Date: Fri, 5 Apr 2013 17:08:30 -0400
From: "J. Bruce Fields" <bfields@fieldses.org>
To: Bodo Stroesser <bstroesser@ts.fujitsu.com>
Cc: neilb@suse.de, linux-nfs@vger.kernel.org
Subject: Re: sunrpc/cache.c: races while updating cache entries
Message-ID: <20130405210830.GA7079@fieldses.org>
References: <d6437a$47jkcm@dgate10u.abg.fsc.net>
MIME-Version: 1.0
Content-Type: text/plain; charset=us-ascii
In-Reply-To: <d6437a$47jkcm@dgate10u.abg.fsc.net>
Sender: linux-nfs-owner@vger.kernel.org

On Fri, Apr 05, 2013 at 05:33:49PM +0200, Bodo Stroesser wrote:
> On 05 Apr 2013 14:40:00 +0100 J. Bruce Fields <bfields@fieldses.org> wrote:
> > On Thu, Apr 04, 2013 at 07:59:35PM +0200, Bodo Stroesser wrote:
> > > There is no reason for apologies. The thread meanwhile seems to be a bit
> > > confusing :-)
> > > 
> > > Current state is:
> > > 
> > > - Neil Brown has created two series of patches.

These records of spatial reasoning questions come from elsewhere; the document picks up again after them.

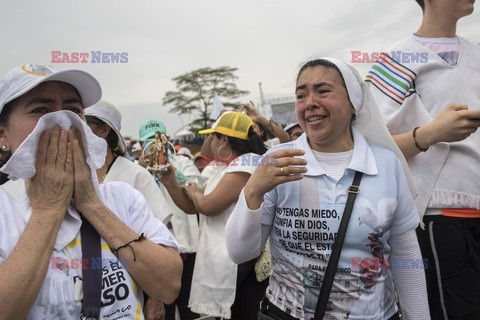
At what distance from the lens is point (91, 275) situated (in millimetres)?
1400

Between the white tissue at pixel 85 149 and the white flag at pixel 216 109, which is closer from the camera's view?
the white tissue at pixel 85 149

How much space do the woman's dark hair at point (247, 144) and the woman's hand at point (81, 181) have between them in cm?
205

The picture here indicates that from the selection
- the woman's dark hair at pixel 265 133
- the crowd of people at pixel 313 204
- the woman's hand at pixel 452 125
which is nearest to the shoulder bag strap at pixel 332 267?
the crowd of people at pixel 313 204

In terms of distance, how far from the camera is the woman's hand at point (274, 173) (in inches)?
69.3

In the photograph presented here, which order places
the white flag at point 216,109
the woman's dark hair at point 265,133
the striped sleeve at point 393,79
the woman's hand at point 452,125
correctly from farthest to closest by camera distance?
the white flag at point 216,109
the woman's dark hair at point 265,133
the striped sleeve at point 393,79
the woman's hand at point 452,125

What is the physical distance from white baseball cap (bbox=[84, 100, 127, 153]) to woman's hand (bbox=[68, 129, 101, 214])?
1.47m

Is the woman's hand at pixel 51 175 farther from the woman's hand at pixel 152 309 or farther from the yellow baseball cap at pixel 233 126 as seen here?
the yellow baseball cap at pixel 233 126

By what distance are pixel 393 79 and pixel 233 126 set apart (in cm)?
157

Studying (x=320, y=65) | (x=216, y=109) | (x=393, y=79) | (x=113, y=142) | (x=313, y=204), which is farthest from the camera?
(x=216, y=109)

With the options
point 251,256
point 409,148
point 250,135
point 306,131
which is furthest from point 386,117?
point 250,135

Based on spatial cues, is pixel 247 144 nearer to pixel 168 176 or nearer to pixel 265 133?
pixel 168 176

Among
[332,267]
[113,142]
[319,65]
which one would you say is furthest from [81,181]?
[113,142]

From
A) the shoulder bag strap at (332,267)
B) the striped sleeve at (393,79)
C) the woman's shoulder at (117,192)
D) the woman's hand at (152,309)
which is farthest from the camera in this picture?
the woman's hand at (152,309)

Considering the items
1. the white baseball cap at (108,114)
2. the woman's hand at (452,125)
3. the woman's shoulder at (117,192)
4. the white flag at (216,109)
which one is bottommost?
the woman's shoulder at (117,192)
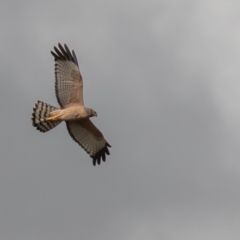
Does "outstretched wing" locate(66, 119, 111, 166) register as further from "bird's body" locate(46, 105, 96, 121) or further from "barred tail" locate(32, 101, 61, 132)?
"barred tail" locate(32, 101, 61, 132)

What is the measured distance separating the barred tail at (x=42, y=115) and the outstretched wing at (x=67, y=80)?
406 mm

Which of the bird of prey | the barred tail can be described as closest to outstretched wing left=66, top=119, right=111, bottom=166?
the bird of prey

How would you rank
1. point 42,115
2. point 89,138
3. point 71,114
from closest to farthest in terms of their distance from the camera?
point 71,114, point 42,115, point 89,138

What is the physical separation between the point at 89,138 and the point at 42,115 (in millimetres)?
1856

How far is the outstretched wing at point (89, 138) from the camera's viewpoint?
94.8 feet

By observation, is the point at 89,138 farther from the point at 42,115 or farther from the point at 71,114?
the point at 42,115

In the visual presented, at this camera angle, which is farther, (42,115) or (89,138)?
(89,138)

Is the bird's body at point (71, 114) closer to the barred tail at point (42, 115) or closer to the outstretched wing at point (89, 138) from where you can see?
the barred tail at point (42, 115)

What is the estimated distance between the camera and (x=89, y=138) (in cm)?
2944

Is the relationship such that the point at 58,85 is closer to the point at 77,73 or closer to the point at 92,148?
the point at 77,73

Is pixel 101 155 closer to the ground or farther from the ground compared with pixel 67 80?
closer to the ground

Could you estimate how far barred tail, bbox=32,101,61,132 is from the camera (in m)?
28.1

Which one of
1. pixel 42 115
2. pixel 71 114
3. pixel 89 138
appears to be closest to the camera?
pixel 71 114

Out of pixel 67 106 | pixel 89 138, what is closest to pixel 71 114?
pixel 67 106
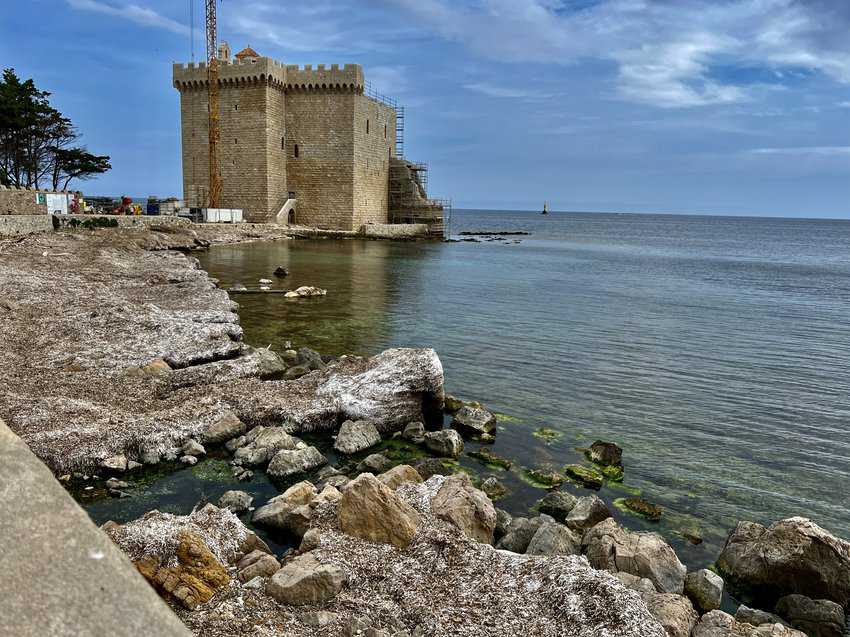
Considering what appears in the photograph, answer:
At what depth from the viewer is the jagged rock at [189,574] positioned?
377 cm

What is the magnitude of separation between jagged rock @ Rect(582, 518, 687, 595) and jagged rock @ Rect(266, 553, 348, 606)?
7.12 ft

One for SLES11-SP1 and a
> > >   second one for -SP2
> > > 
> > > - AFAICS, the series for -SP2 will match with mainline also.
> > > 
> > > - Today I found and fixed the (hopefully) last problem in the -SP1 series.
> > >   My test using this patchset will run until Monday.
> > > 
> > > - Provided the test on SP1 succeeds, probably on Tuesday I'll start to test
> > >   the patches for SP2 (and mainline). If it runs fine, we'll have a tested
> > >   patchset not later than Mon 15th.
> > 
> > OK, great, as long as it hasn't just been forgotten!
> > 
> > I'd also be curious to understand why we aren't getting a lot of
> > complaints about this from elsewhere....  Is there something unique
> > about your setup?  Do the bugs that remain upstream take a long time to
> > reproduce?
> > 
> > --b.
> > 
> 
> It's no secret, what we are doing. So let me try to explain:

Thanks for the detailed explanation!  I'll look forward to the patches.

--b.

> 
> We build appliances for storage purposes. Each appliance mainly consists of
> a cluster of servers and a bunch of FibreChannel RAID systems. The servers
> of the appliance run SLES11.
> 
> One ore more of the servers in the cluster can act as a NFS server.
> 
> Each NFS server is connected to the RAID systems and has two 10 GBit/s Ethernet
> controllers for the link to the clients.
> 
> The appliance not only offers NFS access for clients, but also has some other
> types of interfaces to be used by the clients.
> 
> For QA of the appliances we use a special test system, that runs the entire
> appliance with all its interfaces under heavy load.
> 
> For the test of the NFS interfaces of the appliance, we connect the Ethernet
> links one by one to 10 GBit/s Ethernet controllers on a linux machine of the
> test system.
> 
> The SW on the test system for each Ethernet link uses 32 TCP connections to the
> NFS server in parallel. 
> 
> So between NFS server of the appliance and linux machine of the test system we
> have two 10 GBit/s links with 32 TCP/RPC/NFS_V3 connections each. Each link
> is running at up to 1 GByte/s throughput (per second and per link a total of
> 32k NFS3_READ or NFS3_WRITE RPCs of 32k data each.)
> 
> Normal Linux-NFS-Clients open only one single connection to a specific NFS
> server, even if there are multiple mounts. We do not use the linux builtin
> client, but create a RPC client by clnttcp_create() and do the NFS handling
> directly. Thus we can have multiple connections and we immediately can
> see if something goes wrong (e.g. if a RPC request is dropped), while the
> builtin linux client probably would do a silent retry. (But probably one
> could see single connections hang for a few minutes sporadically. Maybe
> someone hit by this would complain about the network ...)
> 
> As a side effect of this test setup all 64 connections to the NFS server
> use the same uid/gid and all 32 connections on one link come from the same
> ip address. This - as we know now - maximizes the stress for a single entry
> of the caches.
> 
> With our test setup at the beginning we had more than two dropped RPC request
> per hour and per NFS server. (Of course, this rate varied widely.) With each
> single change in cache.c the rate went down. The latest drop caused by a
> missing detail in the latest patchset for -SP1 occured after more than 2 days
> of testing!
> 
> Thus, to verify the patches I schedule a test for at least 4 days.
> 
> HTH
> Bodo